When the Magpie Sings
Take a look at the magpie in the pine tree. Korean people say that a welcome guest comes when a magpie sings. Jesus Christ seems to be a most welcome guest in this small straw-roofed house where the humble classes once lived. He wears a typical Korean outfit for a male child, including a Bokgun (Korean cloth hat for boys). Mary, as a married woman, does her hair up in a chignon and wears a simple garment of subdued color. Joseph, a married man himself, wears his hair in a topknot, and dons a simple light blue outfit. Traditionally, men and women wear Chogoris (Korean-style jackets); women’s Chogoris are shorter than those of men.

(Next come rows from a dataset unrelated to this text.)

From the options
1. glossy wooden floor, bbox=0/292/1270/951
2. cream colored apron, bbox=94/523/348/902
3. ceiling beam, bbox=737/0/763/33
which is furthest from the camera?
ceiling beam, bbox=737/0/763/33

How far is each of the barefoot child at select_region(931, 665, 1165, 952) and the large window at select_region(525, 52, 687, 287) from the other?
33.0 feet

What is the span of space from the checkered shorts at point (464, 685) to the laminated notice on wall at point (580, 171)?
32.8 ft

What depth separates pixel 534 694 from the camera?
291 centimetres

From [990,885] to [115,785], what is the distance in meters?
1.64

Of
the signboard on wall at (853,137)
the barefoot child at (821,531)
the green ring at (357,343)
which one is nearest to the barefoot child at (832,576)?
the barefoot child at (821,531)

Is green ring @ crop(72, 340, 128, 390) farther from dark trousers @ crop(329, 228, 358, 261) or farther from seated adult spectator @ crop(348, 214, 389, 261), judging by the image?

Young and old welcome the presence of Baby Jesus. Youth is represented twice: by a village girl, respectfully bowing before the infant, and dressed in a brightly colored, blue and red Han Bok (Korean costume). As a maiden girl she wears her hair in braids. The young and kneeling villager, with braids and in a colorful costume, throws his arms up in joy. Also kneeling and greeting the future redeemer with a more measured gesture of respect, is the old villager, his hair bound in a topknot. He is clothed in an outfit of subdued colors.

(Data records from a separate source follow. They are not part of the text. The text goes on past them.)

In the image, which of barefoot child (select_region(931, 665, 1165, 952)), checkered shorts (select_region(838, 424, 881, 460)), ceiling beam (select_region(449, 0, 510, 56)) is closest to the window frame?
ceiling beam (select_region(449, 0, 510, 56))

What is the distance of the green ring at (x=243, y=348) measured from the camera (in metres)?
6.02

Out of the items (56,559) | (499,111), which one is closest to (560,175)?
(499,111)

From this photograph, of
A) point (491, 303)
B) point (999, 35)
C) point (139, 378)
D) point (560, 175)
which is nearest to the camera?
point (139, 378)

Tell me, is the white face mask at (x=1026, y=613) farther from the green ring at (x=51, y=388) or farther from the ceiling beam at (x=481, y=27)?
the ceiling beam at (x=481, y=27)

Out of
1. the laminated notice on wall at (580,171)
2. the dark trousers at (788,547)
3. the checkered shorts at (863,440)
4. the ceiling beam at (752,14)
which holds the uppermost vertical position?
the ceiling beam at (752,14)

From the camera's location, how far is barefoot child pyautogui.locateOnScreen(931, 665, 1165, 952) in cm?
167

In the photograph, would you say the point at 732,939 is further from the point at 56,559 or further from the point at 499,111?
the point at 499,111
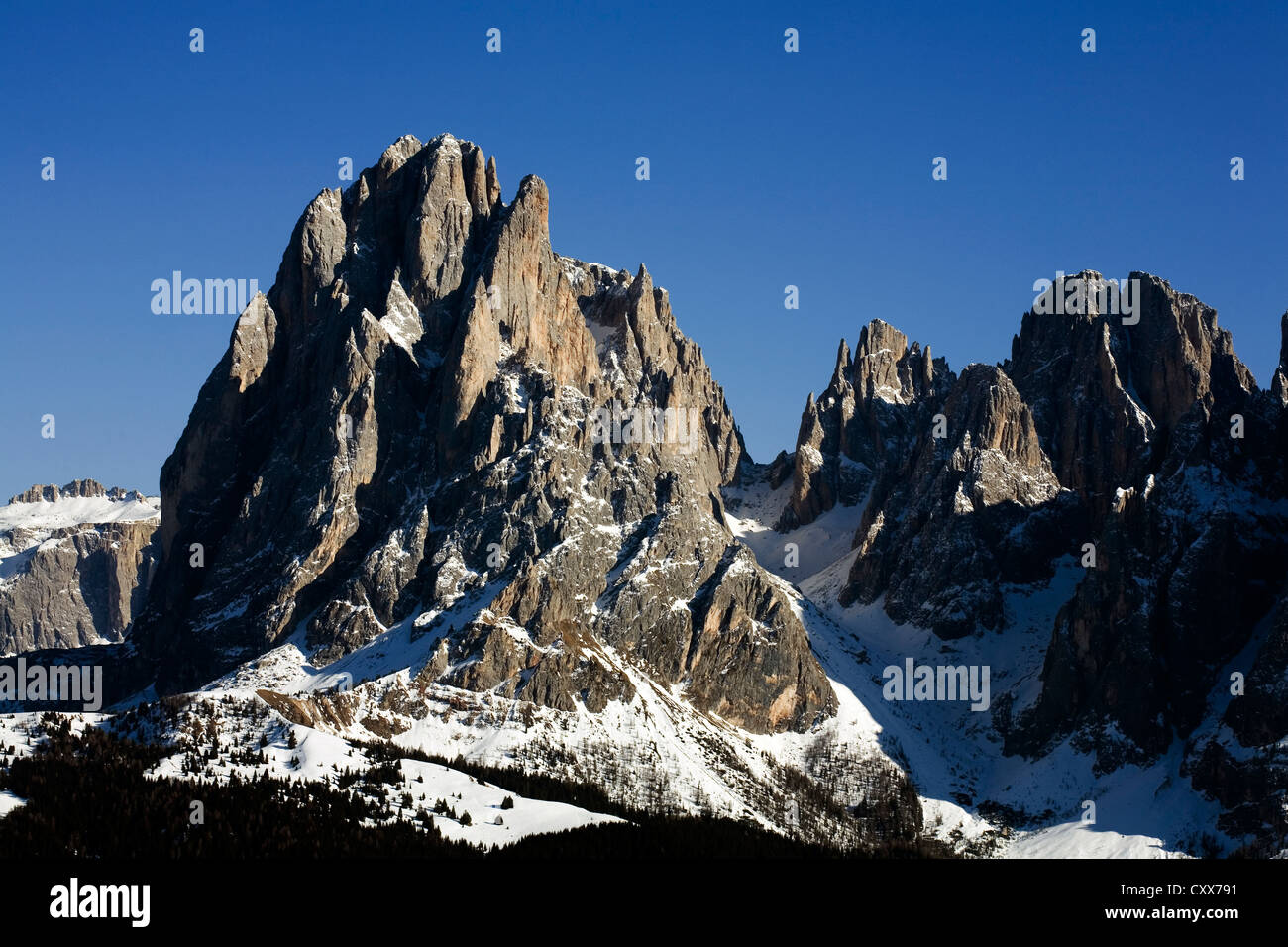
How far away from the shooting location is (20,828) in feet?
424
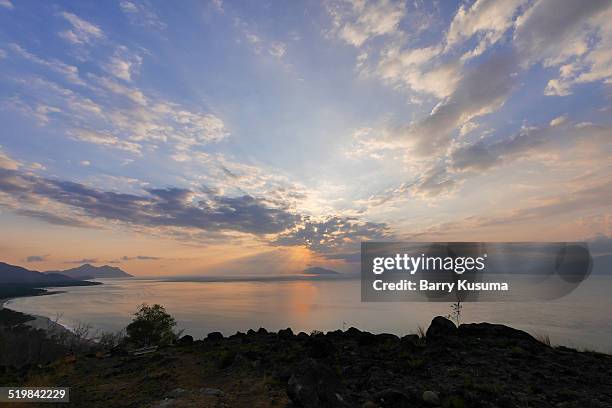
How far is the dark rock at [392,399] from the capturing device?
9008mm

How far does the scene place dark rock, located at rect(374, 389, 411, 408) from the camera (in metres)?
9.01

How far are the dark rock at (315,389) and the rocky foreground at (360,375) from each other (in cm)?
3

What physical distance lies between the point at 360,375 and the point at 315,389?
2797 mm

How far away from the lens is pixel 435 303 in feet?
603

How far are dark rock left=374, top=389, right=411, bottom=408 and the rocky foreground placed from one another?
0.03 metres

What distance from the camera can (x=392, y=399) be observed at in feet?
30.2

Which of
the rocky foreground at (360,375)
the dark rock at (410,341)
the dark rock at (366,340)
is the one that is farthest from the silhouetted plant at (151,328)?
the dark rock at (410,341)

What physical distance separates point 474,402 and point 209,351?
1298 cm

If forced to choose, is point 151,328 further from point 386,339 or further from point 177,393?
point 386,339

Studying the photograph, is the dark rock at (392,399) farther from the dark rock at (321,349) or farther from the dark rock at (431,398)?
the dark rock at (321,349)

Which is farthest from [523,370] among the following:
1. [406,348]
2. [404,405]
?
[404,405]

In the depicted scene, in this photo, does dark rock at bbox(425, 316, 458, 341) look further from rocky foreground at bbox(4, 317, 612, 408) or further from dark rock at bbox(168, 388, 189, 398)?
dark rock at bbox(168, 388, 189, 398)

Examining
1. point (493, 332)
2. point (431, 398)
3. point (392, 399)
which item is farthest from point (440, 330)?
point (392, 399)

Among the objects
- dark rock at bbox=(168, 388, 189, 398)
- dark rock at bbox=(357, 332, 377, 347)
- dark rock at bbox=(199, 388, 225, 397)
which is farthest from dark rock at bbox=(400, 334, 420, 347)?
dark rock at bbox=(168, 388, 189, 398)
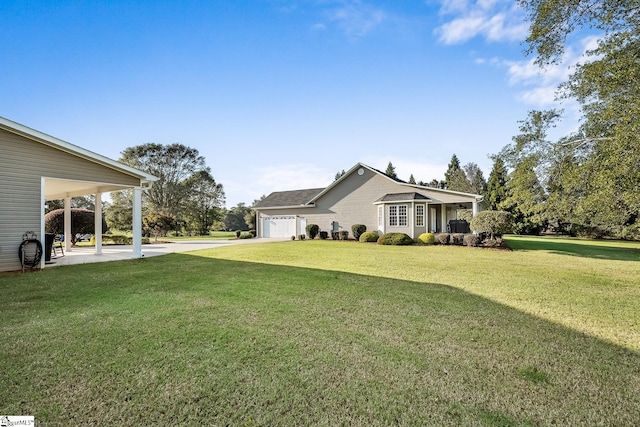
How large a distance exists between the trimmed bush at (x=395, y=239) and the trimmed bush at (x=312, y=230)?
598cm

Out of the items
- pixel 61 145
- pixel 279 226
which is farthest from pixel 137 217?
pixel 279 226

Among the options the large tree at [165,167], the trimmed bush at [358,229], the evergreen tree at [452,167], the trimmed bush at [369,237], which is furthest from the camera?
the evergreen tree at [452,167]

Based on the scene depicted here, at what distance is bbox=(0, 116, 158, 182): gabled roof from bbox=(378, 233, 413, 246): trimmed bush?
544 inches

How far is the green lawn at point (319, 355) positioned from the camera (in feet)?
8.05

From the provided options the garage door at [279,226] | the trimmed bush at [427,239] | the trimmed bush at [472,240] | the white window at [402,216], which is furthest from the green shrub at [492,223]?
the garage door at [279,226]

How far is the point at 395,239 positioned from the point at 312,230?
7.26m

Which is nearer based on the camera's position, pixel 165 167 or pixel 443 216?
pixel 443 216

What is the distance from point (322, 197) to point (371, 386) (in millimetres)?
22630

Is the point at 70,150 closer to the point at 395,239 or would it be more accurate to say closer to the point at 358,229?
the point at 395,239

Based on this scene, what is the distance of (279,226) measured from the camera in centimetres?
2777

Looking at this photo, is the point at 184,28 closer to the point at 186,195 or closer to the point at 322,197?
the point at 322,197

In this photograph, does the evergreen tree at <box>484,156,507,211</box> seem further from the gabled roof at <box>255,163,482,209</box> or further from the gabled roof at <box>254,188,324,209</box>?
the gabled roof at <box>254,188,324,209</box>

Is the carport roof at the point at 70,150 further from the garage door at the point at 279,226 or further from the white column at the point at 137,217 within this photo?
the garage door at the point at 279,226

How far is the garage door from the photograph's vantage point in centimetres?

The rural setting of the Korean nativity, made of Dackjongie (Korean paper), is further marked by the smaller structure representing the barn, and the traditional jar stands where the soy sauce jars are placed. Koreans kept in these jars Gochujang (the thick soy paste mixed with red pepper), Duenjang (soybean paste), Ghanjang (soy sauce), and Kimchi (Korean Cabbage pickles).

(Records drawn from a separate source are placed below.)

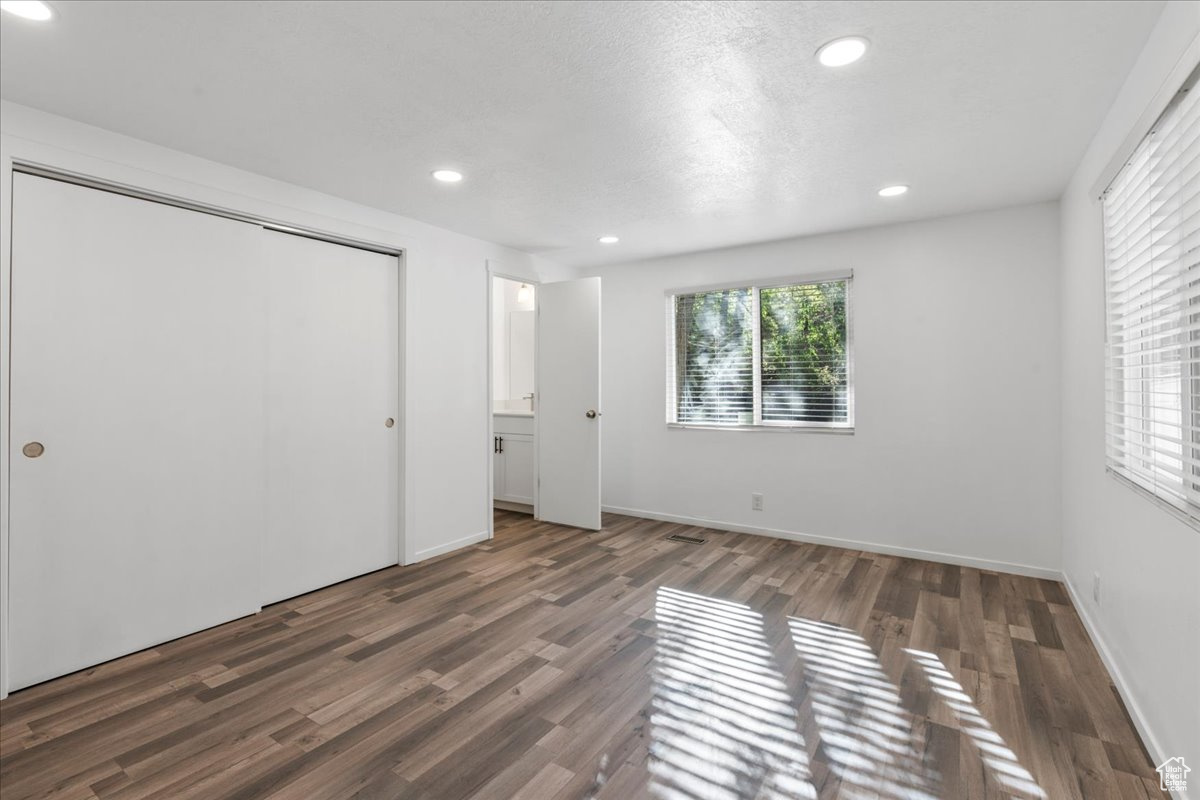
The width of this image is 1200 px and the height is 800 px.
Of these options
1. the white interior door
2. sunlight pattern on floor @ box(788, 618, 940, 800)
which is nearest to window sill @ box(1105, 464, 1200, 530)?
sunlight pattern on floor @ box(788, 618, 940, 800)

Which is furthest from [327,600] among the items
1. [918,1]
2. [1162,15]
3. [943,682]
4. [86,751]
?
[1162,15]

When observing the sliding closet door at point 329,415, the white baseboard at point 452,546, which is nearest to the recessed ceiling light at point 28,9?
the sliding closet door at point 329,415

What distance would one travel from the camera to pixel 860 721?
2.04 metres

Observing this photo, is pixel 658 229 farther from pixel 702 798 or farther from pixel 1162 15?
pixel 702 798

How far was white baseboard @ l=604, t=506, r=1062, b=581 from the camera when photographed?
3625 millimetres

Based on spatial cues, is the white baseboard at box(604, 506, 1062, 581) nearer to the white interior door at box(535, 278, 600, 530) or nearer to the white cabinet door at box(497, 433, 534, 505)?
the white interior door at box(535, 278, 600, 530)

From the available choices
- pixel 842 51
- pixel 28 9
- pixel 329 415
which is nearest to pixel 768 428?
pixel 842 51

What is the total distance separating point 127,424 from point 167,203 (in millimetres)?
1091

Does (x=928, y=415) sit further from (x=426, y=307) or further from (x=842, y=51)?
(x=426, y=307)

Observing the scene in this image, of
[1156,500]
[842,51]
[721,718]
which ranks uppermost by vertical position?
[842,51]

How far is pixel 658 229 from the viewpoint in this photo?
4.18 meters

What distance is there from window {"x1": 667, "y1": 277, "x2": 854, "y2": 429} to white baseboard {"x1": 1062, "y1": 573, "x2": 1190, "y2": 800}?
1728mm

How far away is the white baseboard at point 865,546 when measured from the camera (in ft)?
11.9

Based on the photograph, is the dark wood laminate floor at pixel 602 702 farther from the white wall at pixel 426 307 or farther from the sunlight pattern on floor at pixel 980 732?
the white wall at pixel 426 307
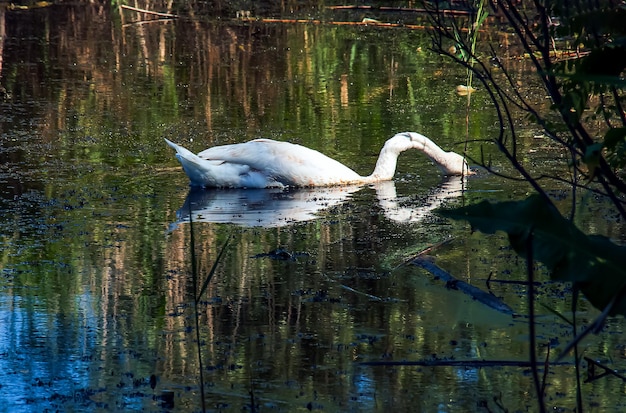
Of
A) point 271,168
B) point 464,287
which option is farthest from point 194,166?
point 464,287

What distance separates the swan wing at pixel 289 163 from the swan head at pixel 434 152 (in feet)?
1.59

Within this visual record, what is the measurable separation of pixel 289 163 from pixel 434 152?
119 cm

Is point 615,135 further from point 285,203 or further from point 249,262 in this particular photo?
point 285,203

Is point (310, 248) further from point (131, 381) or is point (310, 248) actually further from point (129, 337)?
point (131, 381)

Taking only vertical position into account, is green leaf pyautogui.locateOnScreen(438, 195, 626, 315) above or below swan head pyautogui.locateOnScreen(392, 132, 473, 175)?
above

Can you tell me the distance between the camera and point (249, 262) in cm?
641

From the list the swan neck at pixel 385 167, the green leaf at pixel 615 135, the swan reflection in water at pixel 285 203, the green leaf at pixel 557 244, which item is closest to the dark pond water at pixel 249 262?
the swan reflection in water at pixel 285 203

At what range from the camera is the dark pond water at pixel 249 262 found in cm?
446

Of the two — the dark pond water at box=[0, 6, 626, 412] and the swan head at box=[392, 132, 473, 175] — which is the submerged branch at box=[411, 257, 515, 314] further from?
the swan head at box=[392, 132, 473, 175]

Sung June Yim is a ceramic artist from the Seoul region in South Korea. Frequently he seeks artistic inspiration in early Korean history and Chinese literature. The central characters of this set are Lady Mi and warrior Jo Ja Ryong from the Chinese classic, “The Three Dynasties.” Lady Mi moves with her child through enemy territory. She is wounded. Jo Ja Ryong, the great warrior, rescues the baby but is forced to leave the mother behind.
Shepherds and magi are characters of the Ko Gu Ryo Dynasty (37 B.C.-668 A.D.). They can be recognized by their dotted vestments. The bowed figures with long sleeves pay respect to the baby, and the three mounted musicians, with their woodwind and percussion instruments welcome him with a serenade.
Originally not intended as nativity, these typically cultural figures are bridge builders between peoples and their history.